THE PROBLEM - Every entry below should be printed exactly, without its images.

GIVEN ENTRIES -

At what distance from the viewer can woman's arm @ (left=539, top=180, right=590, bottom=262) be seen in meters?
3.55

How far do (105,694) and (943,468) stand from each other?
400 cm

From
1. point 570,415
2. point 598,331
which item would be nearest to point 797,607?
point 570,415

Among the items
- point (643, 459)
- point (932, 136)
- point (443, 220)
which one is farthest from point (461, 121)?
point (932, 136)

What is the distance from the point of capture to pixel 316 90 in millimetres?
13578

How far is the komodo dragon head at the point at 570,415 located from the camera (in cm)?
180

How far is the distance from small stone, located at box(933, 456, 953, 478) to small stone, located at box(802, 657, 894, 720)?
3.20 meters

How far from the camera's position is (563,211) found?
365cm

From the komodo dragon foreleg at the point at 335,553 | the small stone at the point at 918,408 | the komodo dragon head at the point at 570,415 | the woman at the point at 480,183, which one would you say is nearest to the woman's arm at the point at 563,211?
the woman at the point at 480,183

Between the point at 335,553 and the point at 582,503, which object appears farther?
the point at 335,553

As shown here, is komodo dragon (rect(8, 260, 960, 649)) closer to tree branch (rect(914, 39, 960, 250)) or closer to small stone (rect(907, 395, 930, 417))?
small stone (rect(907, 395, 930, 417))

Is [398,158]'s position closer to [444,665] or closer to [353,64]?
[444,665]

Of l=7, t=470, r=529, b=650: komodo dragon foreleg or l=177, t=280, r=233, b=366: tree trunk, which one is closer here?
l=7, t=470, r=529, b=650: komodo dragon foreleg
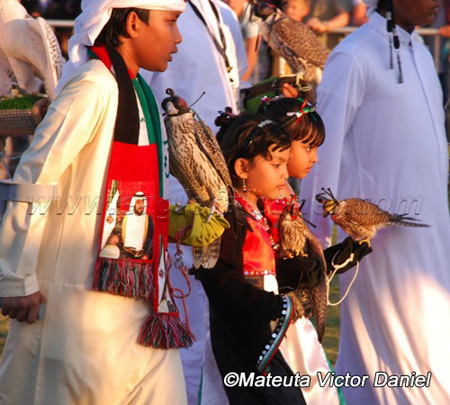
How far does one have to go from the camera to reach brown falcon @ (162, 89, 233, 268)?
3400 mm

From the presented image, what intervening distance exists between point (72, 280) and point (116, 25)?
3.09 feet

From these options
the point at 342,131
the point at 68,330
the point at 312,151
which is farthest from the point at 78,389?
the point at 342,131

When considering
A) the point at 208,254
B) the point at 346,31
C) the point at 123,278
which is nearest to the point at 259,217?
the point at 208,254

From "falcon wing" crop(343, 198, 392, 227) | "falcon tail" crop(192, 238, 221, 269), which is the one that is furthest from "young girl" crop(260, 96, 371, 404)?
"falcon tail" crop(192, 238, 221, 269)

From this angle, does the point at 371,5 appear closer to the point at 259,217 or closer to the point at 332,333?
the point at 259,217

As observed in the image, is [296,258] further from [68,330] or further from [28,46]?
[28,46]

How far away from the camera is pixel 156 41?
10.9 feet

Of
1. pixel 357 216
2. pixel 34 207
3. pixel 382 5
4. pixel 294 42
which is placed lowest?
pixel 357 216

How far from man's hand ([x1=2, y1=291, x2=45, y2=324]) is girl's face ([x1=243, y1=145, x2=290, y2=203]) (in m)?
1.22

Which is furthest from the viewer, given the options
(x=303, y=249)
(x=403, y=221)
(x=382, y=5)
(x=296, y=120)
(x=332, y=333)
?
(x=332, y=333)

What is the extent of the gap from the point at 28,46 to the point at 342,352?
7.57 ft

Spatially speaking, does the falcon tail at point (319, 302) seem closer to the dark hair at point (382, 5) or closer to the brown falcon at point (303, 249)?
the brown falcon at point (303, 249)

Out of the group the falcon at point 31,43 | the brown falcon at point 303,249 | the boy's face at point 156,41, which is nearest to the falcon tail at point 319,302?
the brown falcon at point 303,249

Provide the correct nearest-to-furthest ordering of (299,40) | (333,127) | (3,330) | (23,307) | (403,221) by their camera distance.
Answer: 1. (23,307)
2. (403,221)
3. (333,127)
4. (299,40)
5. (3,330)
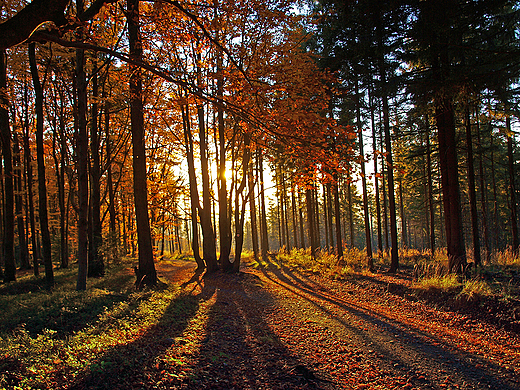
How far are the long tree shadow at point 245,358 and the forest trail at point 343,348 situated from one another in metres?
0.01

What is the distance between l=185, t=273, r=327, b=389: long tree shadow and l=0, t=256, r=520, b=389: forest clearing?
2 centimetres

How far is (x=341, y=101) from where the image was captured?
55.8 feet

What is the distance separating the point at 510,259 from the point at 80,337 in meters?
16.4

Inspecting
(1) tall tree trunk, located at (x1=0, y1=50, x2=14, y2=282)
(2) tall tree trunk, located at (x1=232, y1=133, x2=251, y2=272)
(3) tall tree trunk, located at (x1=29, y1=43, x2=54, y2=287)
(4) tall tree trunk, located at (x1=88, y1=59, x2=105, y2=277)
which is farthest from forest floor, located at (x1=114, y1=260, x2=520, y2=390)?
(1) tall tree trunk, located at (x1=0, y1=50, x2=14, y2=282)

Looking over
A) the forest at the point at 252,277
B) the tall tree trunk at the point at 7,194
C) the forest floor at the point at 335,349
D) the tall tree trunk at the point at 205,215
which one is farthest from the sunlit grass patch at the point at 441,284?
the tall tree trunk at the point at 7,194

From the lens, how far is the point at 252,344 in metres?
4.80

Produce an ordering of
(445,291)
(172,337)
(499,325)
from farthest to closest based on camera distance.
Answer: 1. (445,291)
2. (499,325)
3. (172,337)

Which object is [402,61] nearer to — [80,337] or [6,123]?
[80,337]

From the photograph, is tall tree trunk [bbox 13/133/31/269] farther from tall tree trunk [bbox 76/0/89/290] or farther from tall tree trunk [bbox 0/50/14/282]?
tall tree trunk [bbox 76/0/89/290]

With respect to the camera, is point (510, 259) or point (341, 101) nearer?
point (510, 259)

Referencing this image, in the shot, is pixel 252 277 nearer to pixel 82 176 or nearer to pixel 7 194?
pixel 82 176

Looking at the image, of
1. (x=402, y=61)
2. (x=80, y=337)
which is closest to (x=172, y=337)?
(x=80, y=337)

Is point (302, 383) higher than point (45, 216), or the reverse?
point (45, 216)

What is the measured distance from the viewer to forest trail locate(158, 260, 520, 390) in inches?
143
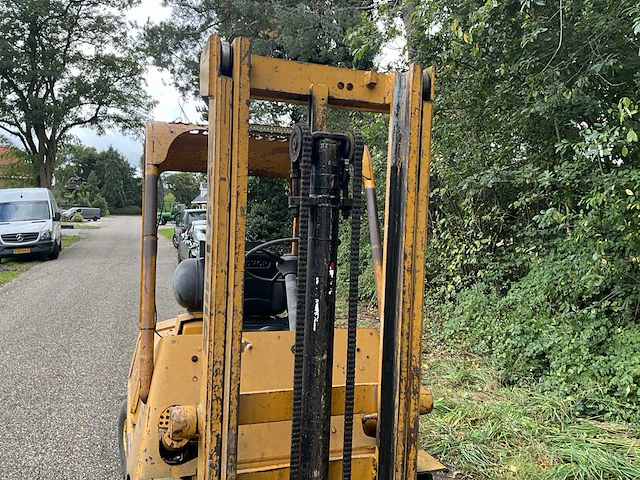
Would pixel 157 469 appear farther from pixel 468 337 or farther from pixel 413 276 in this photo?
pixel 468 337

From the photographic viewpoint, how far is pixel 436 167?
24.3 ft

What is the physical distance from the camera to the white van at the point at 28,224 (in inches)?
602

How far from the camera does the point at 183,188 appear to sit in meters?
54.6

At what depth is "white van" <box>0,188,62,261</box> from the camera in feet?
50.2

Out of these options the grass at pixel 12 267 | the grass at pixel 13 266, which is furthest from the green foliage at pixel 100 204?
the grass at pixel 12 267

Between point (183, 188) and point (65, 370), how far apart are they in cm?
5049

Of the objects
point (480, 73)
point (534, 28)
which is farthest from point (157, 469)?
point (480, 73)

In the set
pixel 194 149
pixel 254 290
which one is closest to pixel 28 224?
pixel 194 149

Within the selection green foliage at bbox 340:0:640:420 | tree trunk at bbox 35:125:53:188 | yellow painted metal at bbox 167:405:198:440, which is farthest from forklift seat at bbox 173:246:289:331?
tree trunk at bbox 35:125:53:188

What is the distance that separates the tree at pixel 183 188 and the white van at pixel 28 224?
110 ft

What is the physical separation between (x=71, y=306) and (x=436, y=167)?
699 cm

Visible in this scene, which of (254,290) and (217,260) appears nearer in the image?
(217,260)

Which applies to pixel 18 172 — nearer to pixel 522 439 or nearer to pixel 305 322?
pixel 522 439

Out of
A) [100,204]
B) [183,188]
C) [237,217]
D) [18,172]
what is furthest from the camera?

COMPLETE RESPONSE -
At what distance from the viewer can woman's arm @ (left=539, top=180, right=590, bottom=262) be seen in meters?
3.55

How far do (105,694) and (943,468) stand from each other?
400 cm

From
1. point 570,415
2. point 598,331
which item would be nearest to point 797,607?
point 570,415

Among the items
- point (643, 459)
- point (932, 136)
- point (443, 220)
which one is farthest from point (461, 121)?
point (932, 136)

What is the distance from the point of capture to pixel 316 90 in millimetres?
13578

How far is the komodo dragon head at the point at 570,415 located from the camera (in cm)?
180

How far is the distance from small stone, located at box(933, 456, 953, 478) to small stone, located at box(802, 657, 894, 720)?
3.20 meters

How far from the camera's position is (563,211) found?
365cm

From the komodo dragon foreleg at the point at 335,553 | the small stone at the point at 918,408 | the komodo dragon head at the point at 570,415 | the woman at the point at 480,183, which one would you say is nearest to the woman's arm at the point at 563,211?
the woman at the point at 480,183

Between the point at 335,553 and the point at 582,503, which object appears farther?
the point at 335,553

As shown here, is komodo dragon (rect(8, 260, 960, 649)) closer to tree branch (rect(914, 39, 960, 250)) or closer to small stone (rect(907, 395, 930, 417))?
small stone (rect(907, 395, 930, 417))

Is [398,158]'s position closer to [444,665] or closer to [353,64]?
[444,665]

Of l=7, t=470, r=529, b=650: komodo dragon foreleg or l=177, t=280, r=233, b=366: tree trunk, which one is closer here?
l=7, t=470, r=529, b=650: komodo dragon foreleg
How far does one have to go from the camera to reach brown falcon @ (162, 89, 233, 268)?
3400 mm

From the presented image, what intervening distance exists between point (72, 280) and point (116, 25)?
3.09 feet

From these options
the point at 342,131
the point at 68,330
the point at 312,151
which is farthest from the point at 78,389?
the point at 342,131

When considering
A) the point at 208,254
B) the point at 346,31
C) the point at 123,278
which is nearest to the point at 259,217?
the point at 208,254

From "falcon wing" crop(343, 198, 392, 227) | "falcon tail" crop(192, 238, 221, 269), which is the one that is furthest from "young girl" crop(260, 96, 371, 404)?
"falcon tail" crop(192, 238, 221, 269)

From this angle, does the point at 371,5 appear closer to the point at 259,217 or closer to the point at 332,333?
the point at 259,217

As observed in the image, is [296,258] further from [68,330] or further from [28,46]?
[28,46]

How far away from the camera is pixel 156 41?
10.9 feet

Of
1. pixel 357 216
2. pixel 34 207
3. pixel 382 5
4. pixel 294 42
which is placed lowest?
pixel 357 216

How far from man's hand ([x1=2, y1=291, x2=45, y2=324]) is girl's face ([x1=243, y1=145, x2=290, y2=203]) (in m)?
1.22

Which is furthest from the viewer, given the options
(x=303, y=249)
(x=403, y=221)
(x=382, y=5)
(x=296, y=120)
(x=332, y=333)
?
(x=332, y=333)

What is the extent of the gap from the point at 28,46 to the point at 342,352?
7.57 ft

Spatially speaking, does the falcon tail at point (319, 302) seem closer to the dark hair at point (382, 5) or closer to the brown falcon at point (303, 249)?
the brown falcon at point (303, 249)

Out of the group the falcon at point 31,43 | the brown falcon at point 303,249 | the boy's face at point 156,41, which is nearest to the falcon tail at point 319,302?
the brown falcon at point 303,249

Provide the correct nearest-to-furthest ordering of (299,40) | (333,127) | (3,330) | (23,307) | (403,221) by their camera distance.
Answer: 1. (23,307)
2. (403,221)
3. (333,127)
4. (299,40)
5. (3,330)
How far are the long tree shadow at point 245,358 and the forest trail at point 343,348 situated from one another in metres?
0.01

What is the distance between l=185, t=273, r=327, b=389: long tree shadow and l=0, t=256, r=520, b=389: forest clearing?
2 centimetres

How far is (x=341, y=101) from where the image was captured?
55.8 feet

What is the distance separating the point at 510,259 from the point at 80,337 in meters?
16.4

Inspecting
(1) tall tree trunk, located at (x1=0, y1=50, x2=14, y2=282)
(2) tall tree trunk, located at (x1=232, y1=133, x2=251, y2=272)
(3) tall tree trunk, located at (x1=29, y1=43, x2=54, y2=287)
(4) tall tree trunk, located at (x1=88, y1=59, x2=105, y2=277)
which is farthest from forest floor, located at (x1=114, y1=260, x2=520, y2=390)?
(1) tall tree trunk, located at (x1=0, y1=50, x2=14, y2=282)

Looking over
A) the forest at the point at 252,277
B) the tall tree trunk at the point at 7,194
C) the forest floor at the point at 335,349
D) the tall tree trunk at the point at 205,215
which one is farthest from the sunlit grass patch at the point at 441,284?
the tall tree trunk at the point at 7,194

From the lens, how far is the point at 252,344 in metres?
4.80

Produce an ordering of
(445,291)
(172,337)
(499,325)
from farthest to closest based on camera distance.
Answer: 1. (445,291)
2. (499,325)
3. (172,337)

Which object is [402,61] nearer to — [80,337] or [6,123]?
[80,337]

From the photograph, is tall tree trunk [bbox 13/133/31/269] farther from tall tree trunk [bbox 76/0/89/290] or farther from tall tree trunk [bbox 0/50/14/282]?
tall tree trunk [bbox 76/0/89/290]

With respect to the camera, is point (510, 259) or point (341, 101) nearer?
point (510, 259)

Referencing this image, in the shot, is pixel 252 277 nearer to pixel 82 176 or nearer to pixel 7 194?
pixel 82 176

Looking at the image, of
1. (x=402, y=61)
2. (x=80, y=337)
which is closest to (x=172, y=337)?
(x=80, y=337)

Is point (302, 383) higher than point (45, 216), or the reverse?
point (45, 216)

What is the measured distance from the viewer to forest trail locate(158, 260, 520, 390) in inches?
143
Would pixel 157 469 appear farther from pixel 468 337 or farther from pixel 413 276 in this photo?
pixel 468 337

From the photographic viewpoint, how far is pixel 436 167?
24.3 ft

What is the physical distance from the camera to the white van at the point at 28,224 (in inches)?
602

How far from the camera does the point at 183,188 appear to sit in meters?
54.6

At what depth is "white van" <box>0,188,62,261</box> from the camera in feet?
50.2

Out of these options the grass at pixel 12 267 | the grass at pixel 13 266, which is furthest from the green foliage at pixel 100 204?
the grass at pixel 12 267

Between point (183, 188) and point (65, 370), how far apart are they in cm?
5049

Of the objects
point (480, 73)
point (534, 28)
which is farthest from point (157, 469)?
point (480, 73)

In the set
pixel 194 149
pixel 254 290
which one is closest to pixel 28 224?
pixel 194 149

Within the selection green foliage at bbox 340:0:640:420 | tree trunk at bbox 35:125:53:188 | yellow painted metal at bbox 167:405:198:440, which is farthest from forklift seat at bbox 173:246:289:331?
tree trunk at bbox 35:125:53:188

What is the distance that separates the tree at pixel 183 188 and the white van at pixel 28 224?
110 ft

What is the physical separation between (x=71, y=306) and (x=436, y=167)?
699 cm

Visible in this scene, which of (254,290) and (217,260) appears nearer in the image?
(217,260)

Which applies to pixel 18 172 — nearer to pixel 522 439 or nearer to pixel 305 322?
pixel 522 439

Out of
A) [100,204]
B) [183,188]
C) [237,217]
D) [18,172]
what is furthest from the camera?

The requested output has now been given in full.